#### [TEXTO EXTRAÍDO]
═══

DUNE PARTE DOS, DE DENIS VILLENEUVE
Apabullante.
Ese creo que es el adjetivo que mejor casa con la segunda parte de Dune que también hago extensiva a la
primera. El canadiense Denis Villeneuve puede que esté recogiendo el testigo
del cine espectáculo que en tan altas cotas ha dejado el octogenario e
hiperactivo Ridley Scott. El tratamiento de la imagen para contar la historia
épica ideada por Frank Herbert es sencillamente impecable. La puesta en escena,
perfecta. operística. Las acciones de masas extraordinarias porque a pesar de
que uno se fije en el movimiento de esos miles de extras no se ve el artificio.
La construcción de los escenarios de pesadilla, a la altura de los Alien, por poner un ejemplo próximo. La
selección de los escenarios naturales (esas dunas impresionantes del desierto
de Abu Dabi, y ese angosto desfiladero de Jordania) bien escogidos. Pero algo
falla en la película a pesar de la excelente realización y de su factura
técnica superlativa: la historia. Y con ella, la emoción.

═══

#### [TAREAS]
1) Transcribe el fragmento de la reseña de Dune que va entre "Ese creo que" y "ve el artificio.", ambos incluidos.
2) ¿Qué falla en la película, según la reseña de Dune?
3) Retoma la reseña de Dune a partir de su última frase y continúala.

═══

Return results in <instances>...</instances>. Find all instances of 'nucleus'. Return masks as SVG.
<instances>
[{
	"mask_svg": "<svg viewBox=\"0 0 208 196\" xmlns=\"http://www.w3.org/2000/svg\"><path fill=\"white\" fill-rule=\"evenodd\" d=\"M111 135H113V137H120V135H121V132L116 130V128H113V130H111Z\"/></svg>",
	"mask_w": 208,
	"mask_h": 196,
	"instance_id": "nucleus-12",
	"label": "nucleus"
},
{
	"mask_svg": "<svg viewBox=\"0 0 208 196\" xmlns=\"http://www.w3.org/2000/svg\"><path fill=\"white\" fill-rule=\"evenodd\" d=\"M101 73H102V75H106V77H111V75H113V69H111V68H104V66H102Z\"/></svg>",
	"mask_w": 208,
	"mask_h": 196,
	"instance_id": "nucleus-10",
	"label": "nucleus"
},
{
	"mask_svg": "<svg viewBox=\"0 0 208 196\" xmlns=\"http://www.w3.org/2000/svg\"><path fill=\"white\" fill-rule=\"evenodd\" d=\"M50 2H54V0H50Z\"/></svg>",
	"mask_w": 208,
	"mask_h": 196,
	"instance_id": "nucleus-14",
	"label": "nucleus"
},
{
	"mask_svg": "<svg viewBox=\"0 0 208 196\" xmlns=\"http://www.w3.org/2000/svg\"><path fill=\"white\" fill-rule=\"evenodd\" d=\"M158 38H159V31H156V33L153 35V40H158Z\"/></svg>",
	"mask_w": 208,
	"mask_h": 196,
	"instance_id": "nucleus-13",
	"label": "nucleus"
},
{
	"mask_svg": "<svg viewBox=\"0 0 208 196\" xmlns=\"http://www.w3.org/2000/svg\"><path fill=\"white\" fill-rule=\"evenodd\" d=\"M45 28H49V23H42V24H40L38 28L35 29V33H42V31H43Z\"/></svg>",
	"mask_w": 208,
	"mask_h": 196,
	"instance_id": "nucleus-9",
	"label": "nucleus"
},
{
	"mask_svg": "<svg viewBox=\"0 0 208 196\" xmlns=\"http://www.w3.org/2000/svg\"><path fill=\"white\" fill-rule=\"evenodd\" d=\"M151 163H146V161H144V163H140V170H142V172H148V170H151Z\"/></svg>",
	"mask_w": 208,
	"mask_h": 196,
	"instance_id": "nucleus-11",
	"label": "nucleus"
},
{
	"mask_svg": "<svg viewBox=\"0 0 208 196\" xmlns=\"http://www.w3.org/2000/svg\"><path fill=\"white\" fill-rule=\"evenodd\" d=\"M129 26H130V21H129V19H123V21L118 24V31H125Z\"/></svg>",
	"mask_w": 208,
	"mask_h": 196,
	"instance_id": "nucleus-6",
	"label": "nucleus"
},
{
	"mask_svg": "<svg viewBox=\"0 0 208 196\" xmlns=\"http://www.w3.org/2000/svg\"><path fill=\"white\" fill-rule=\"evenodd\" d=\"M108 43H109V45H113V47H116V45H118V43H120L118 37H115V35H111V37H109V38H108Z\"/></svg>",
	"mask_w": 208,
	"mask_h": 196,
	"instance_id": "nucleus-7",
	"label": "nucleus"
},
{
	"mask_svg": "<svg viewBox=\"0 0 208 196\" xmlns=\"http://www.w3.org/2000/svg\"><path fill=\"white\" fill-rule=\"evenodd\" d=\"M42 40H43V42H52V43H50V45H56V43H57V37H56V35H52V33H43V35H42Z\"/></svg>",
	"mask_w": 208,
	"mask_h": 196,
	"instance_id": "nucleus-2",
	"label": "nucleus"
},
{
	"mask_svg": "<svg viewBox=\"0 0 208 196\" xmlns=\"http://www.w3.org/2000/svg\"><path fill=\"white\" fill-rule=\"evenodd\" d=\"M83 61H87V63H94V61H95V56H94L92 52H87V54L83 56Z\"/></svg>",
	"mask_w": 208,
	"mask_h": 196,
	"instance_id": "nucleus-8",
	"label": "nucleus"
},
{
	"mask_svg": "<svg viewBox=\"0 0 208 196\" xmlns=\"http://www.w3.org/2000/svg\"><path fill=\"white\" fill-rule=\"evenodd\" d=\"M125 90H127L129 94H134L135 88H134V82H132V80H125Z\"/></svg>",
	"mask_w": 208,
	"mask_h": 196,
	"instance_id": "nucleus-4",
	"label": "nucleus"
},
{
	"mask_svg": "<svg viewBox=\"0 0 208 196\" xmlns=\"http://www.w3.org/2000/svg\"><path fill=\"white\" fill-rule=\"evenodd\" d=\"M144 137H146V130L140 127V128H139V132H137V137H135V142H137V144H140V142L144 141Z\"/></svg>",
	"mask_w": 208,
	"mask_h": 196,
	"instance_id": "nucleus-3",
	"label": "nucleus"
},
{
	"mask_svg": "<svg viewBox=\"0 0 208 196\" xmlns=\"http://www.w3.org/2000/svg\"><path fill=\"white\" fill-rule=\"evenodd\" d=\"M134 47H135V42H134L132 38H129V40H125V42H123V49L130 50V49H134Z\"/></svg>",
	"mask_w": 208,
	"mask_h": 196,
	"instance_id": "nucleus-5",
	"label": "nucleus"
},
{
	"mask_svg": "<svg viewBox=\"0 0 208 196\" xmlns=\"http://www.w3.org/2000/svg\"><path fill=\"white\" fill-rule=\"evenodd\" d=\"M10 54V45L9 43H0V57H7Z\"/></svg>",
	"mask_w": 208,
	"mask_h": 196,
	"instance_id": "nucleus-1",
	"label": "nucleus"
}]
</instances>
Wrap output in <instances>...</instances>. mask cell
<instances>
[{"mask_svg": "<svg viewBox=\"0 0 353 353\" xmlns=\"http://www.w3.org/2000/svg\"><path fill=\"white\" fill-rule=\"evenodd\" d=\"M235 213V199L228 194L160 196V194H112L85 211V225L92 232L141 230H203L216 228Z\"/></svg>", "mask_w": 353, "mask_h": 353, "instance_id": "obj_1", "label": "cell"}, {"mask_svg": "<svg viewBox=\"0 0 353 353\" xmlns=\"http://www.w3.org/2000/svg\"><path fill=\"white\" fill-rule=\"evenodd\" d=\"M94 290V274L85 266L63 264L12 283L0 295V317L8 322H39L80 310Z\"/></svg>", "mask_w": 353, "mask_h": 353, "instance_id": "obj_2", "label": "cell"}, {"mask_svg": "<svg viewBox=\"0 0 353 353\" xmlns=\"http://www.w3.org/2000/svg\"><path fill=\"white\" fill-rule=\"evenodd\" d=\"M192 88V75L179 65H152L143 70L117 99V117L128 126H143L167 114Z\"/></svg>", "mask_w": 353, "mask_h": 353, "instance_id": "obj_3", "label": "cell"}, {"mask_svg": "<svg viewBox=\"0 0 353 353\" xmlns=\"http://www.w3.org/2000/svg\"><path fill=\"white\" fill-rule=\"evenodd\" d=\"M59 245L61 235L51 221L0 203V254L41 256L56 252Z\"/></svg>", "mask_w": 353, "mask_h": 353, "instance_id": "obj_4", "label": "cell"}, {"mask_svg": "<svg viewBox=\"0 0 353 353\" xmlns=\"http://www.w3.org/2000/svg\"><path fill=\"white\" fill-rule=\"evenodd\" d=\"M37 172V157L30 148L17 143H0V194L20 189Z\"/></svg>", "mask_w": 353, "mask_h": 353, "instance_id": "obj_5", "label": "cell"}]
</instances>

═══

#### [RESPUESTAS]
1)
Ese creo que es el adjetivo que mejor casa con la segunda parte de Dune que también hago extensiva a la
primera. El canadiense Denis Villeneuve puede que esté recogiendo el testigo
del cine espectáculo que en tan altas cotas ha dejado el octogenario e
hiperactivo Ridley Scott. El tratamiento de la imagen para contar la historia
épica ideada por Frank Herbert es sencillamente impecable. La puesta en escena,
perfecta. operística. Las acciones de masas extraordinarias porque a pesar de
que uno se fije en el movimiento de esos miles de extras no se ve el artificio.

2) Falla la historia y, con ella, la emoción.

3)
Hay
poquita historia, seamos sinceros, en esta segunda parte más allá que esas
luchas por el poder dentro de las dinastías que bien podrían remitirnos a El señor de los anillos o a Juego de tronos. En realidad Dune, la 1
y la 2, parecen historias hundidas en el medioevo, incluso, detalle curioso,
las luchas cuerpo a cuerpo son con espada o cuchillo mientras desde los
helicópteros artillados con forma de libélula se disparan proyectiles. A la
historia sentimental, ese idilio entre Paul Atreides (Timote Chalamet, al que
sigo viendo demasiado joven imberbe para un papel tan rocoso) y la guerrera
fedakrin (¿fedayin?) Chani (Zendaya), le falta pasión. Por un momento tiene el
espectador de que los desarrapados fremen, por su forma de vestir y por sus
rezos (se arrodillan como si rezaran a la Meca) pudieran ser un guiño a los
palestinos, pero más bien son judíos, porque Paul Atreides, según el líder
Stilgar (un Javier Bardem de opereta que abre mucho los ojos) habla de que Paul
Atreides es el Mesias que están esperando. ¿Y los malévolos harkonnen
alopécicos? Pudieran ser los nazis, por sus espectaculares paradas militares y
porque se refieren a los fremen como ratas.
Hay
una escena de lucha en un circo, impresionante por la escenografía, que parece
sacada de Gladiator. Feyd-Rautha
(Austin Butler), el sobrino joven del obeso mórbido barón Vladimir (¿por
Putin?) Harkonnen (Stellan Skarsgard), se desprende de su aura protectora para
acuchillar a sus tres adversarios ante una multitud enfervorecida. Los nazis, y
los fascistas, también se miraban en el Imperio Romano. Y luego están esos
gusanos de arena que son domesticados por los fremen (no se sabe cómo llegan a
ese acuerdo) y guiados por ellos, literalmente cabalgándolos (tuve ahí un flash
de La historia interminable), contra
los harkonnen. Y hay un emperador, Shaddam Corrino IV (Christopher Walken) que
se somete a Paul Atreides y le rinde pleitesía, cosa poco creíble, hasta el
punto de arrodillarse y besarle la mano. ¿Y cómo los fremen, que siempre
aparecen como una banda de cuatro gatos, y desarrapados, nada tecnológicos, de
repente se multiplican y se convierten en miles de una escena a otra cuando
asaltan la fortaleza de los harkonnen que nada hacen para defenderla? ¿Y la
famosa especia, que se nombra como la quintaesencia de Arrakis, dónde está?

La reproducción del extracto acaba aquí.